Retype the data that follows with no alterations, please.

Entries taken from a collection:
========

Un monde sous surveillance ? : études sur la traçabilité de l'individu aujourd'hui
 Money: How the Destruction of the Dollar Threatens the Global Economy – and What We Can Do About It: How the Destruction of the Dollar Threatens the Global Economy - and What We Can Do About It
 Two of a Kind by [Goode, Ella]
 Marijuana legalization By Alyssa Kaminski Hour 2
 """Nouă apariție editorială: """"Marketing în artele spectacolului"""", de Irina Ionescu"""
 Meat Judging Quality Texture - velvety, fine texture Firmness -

========

The completed task:
Un monde sous surveillance ? : études sur la traçabilité de l'individu aujourd'hui
 Money: How the Destruction of the Dollar Threatens the Global Economy – and What We Can Do About It: How the Destruction of the Dollar Threatens the Global Economy - and What We Can Do About It
 Two of a Kind by [Goode, Ella]
 Marijuana legalization By Alyssa Kaminski Hour 2
 """Nouă apariție editorială: """"Marketing în artele spectacolului"""", de Irina Ionescu"""
 Meat Judging Quality Texture - velvety, fine texture Firmness -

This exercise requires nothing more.